▶ _GOAL OF THE EXERCISE_
Return all of the records below verbatim, leaving out the pictures.
start
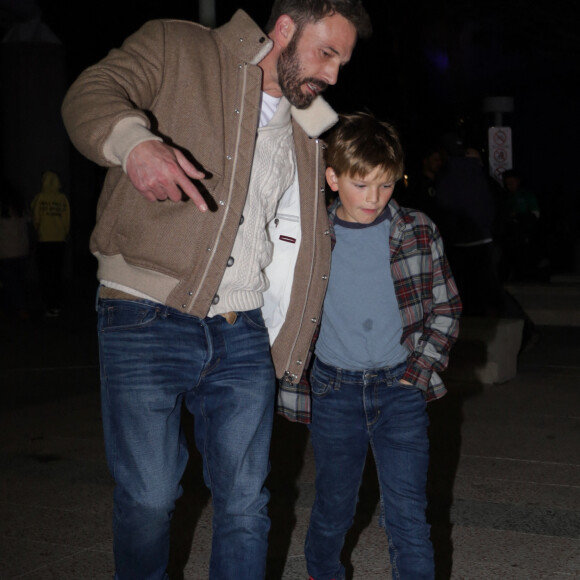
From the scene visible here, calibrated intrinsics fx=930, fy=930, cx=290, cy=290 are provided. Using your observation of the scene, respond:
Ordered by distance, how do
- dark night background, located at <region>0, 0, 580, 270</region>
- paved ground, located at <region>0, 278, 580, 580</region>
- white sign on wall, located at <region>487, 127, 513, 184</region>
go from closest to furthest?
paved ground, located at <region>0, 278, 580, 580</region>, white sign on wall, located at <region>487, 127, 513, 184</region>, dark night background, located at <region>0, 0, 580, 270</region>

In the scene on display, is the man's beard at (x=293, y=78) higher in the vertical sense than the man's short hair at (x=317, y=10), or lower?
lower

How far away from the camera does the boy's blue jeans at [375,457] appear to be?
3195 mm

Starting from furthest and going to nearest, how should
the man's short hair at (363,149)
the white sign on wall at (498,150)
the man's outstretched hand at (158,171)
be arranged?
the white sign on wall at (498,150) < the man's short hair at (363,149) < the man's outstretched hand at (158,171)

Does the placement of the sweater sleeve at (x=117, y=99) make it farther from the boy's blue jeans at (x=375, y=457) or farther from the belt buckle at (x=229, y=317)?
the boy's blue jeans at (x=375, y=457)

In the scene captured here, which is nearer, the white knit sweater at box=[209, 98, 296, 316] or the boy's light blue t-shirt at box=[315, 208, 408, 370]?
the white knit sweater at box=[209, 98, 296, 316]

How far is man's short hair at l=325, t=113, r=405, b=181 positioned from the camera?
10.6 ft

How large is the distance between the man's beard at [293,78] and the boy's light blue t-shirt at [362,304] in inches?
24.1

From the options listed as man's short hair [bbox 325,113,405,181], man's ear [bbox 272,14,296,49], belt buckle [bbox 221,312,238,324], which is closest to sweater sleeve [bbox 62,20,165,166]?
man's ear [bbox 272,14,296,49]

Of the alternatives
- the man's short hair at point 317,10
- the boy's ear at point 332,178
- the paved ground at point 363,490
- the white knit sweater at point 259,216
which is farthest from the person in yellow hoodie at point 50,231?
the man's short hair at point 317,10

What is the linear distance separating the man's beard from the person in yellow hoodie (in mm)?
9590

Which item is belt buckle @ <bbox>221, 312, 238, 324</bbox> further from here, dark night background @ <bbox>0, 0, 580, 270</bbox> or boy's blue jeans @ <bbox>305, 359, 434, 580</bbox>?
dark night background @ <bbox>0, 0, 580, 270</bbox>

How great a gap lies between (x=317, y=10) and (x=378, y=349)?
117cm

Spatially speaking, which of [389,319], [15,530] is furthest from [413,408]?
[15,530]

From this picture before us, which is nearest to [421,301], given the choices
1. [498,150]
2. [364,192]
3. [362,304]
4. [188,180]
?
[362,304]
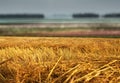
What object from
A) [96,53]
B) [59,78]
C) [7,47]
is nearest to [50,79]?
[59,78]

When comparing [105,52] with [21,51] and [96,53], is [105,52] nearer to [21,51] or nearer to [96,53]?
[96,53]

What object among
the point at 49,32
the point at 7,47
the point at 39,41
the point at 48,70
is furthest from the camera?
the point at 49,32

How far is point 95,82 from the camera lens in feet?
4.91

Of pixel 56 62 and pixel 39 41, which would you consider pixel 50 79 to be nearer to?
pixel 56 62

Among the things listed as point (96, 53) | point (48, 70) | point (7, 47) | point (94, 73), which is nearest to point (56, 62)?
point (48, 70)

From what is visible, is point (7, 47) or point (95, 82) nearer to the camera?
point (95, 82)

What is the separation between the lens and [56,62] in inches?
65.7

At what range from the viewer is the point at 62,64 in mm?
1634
end
▶ _ANSWER IN FULL_
From the scene visible here, calibrated intrinsics fx=930, fy=930, cx=290, cy=290 are provided. Using your observation of the scene, respond:
Ordered by distance, how do
- dark night background, located at <region>0, 0, 580, 270</region>
- paved ground, located at <region>0, 278, 580, 580</region>
- white sign on wall, located at <region>487, 127, 513, 184</region>
go from closest to furthest?
paved ground, located at <region>0, 278, 580, 580</region>, white sign on wall, located at <region>487, 127, 513, 184</region>, dark night background, located at <region>0, 0, 580, 270</region>

In the scene on display, is the man's beard at (x=293, y=78) higher in the vertical sense than the man's short hair at (x=317, y=10), or lower?
lower

How far away from the camera does the boy's blue jeans at [375,457] appear to be?
3195 mm

Starting from furthest and going to nearest, how should
the man's short hair at (363,149)
the white sign on wall at (498,150)
the man's outstretched hand at (158,171)
be arranged?
the white sign on wall at (498,150) < the man's short hair at (363,149) < the man's outstretched hand at (158,171)

Does the placement of the sweater sleeve at (x=117, y=99) make it farther from the boy's blue jeans at (x=375, y=457) or farther from the belt buckle at (x=229, y=317)?
the boy's blue jeans at (x=375, y=457)

In the scene captured here, which is nearer, the white knit sweater at box=[209, 98, 296, 316] or the boy's light blue t-shirt at box=[315, 208, 408, 370]?
the white knit sweater at box=[209, 98, 296, 316]

How far is man's short hair at l=325, t=113, r=405, b=181 positioned from the camera?
10.6 ft

How large is the distance between the man's beard at [293,78] and the boy's light blue t-shirt at [362,304] in inches?
24.1

From the options listed as man's short hair [bbox 325,113,405,181], man's ear [bbox 272,14,296,49], belt buckle [bbox 221,312,238,324], which is closest to sweater sleeve [bbox 62,20,165,166]?
man's ear [bbox 272,14,296,49]

Of the alternatives
- the man's short hair at point 317,10
- the boy's ear at point 332,178
- the paved ground at point 363,490
- the white knit sweater at point 259,216
which is farthest from the person in yellow hoodie at point 50,231?
the man's short hair at point 317,10

What is the linear distance separating the man's beard from the person in yellow hoodie (in mm)?
9590

Which item is belt buckle @ <bbox>221, 312, 238, 324</bbox> further from here, dark night background @ <bbox>0, 0, 580, 270</bbox> or boy's blue jeans @ <bbox>305, 359, 434, 580</bbox>?
dark night background @ <bbox>0, 0, 580, 270</bbox>

How great a gap lies between (x=317, y=10) and (x=378, y=349)?
117cm

Spatially speaking, which of [389,319], [15,530] is furthest from [413,408]?
[15,530]

From this picture before us, which is nearest to [421,301], given the choices
1. [498,150]
2. [364,192]
3. [362,304]
4. [188,180]
?
[362,304]
What object from
A) [96,53]
B) [59,78]
C) [7,47]
is nearest to [50,79]?
[59,78]

When comparing [105,52] with [21,51] and [96,53], is [105,52] nearer to [21,51] or nearer to [96,53]?
[96,53]

What object among
the point at 49,32
the point at 7,47
the point at 39,41
the point at 48,70
is furthest from the camera?
the point at 49,32

How far is point 95,82 from the camera lens in feet?
4.91

Of pixel 56 62 and pixel 39 41, which would you consider pixel 50 79 to be nearer to?
pixel 56 62

Among the things listed as point (96, 53) | point (48, 70) | point (7, 47) | point (94, 73), which is nearest to point (56, 62)?
point (48, 70)

From what is visible, is point (7, 47) or point (95, 82) nearer to the camera?
point (95, 82)

What is the separation between the lens and [56,62] in inches?
65.7

At what range from the viewer is the point at 62,64 in mm?
1634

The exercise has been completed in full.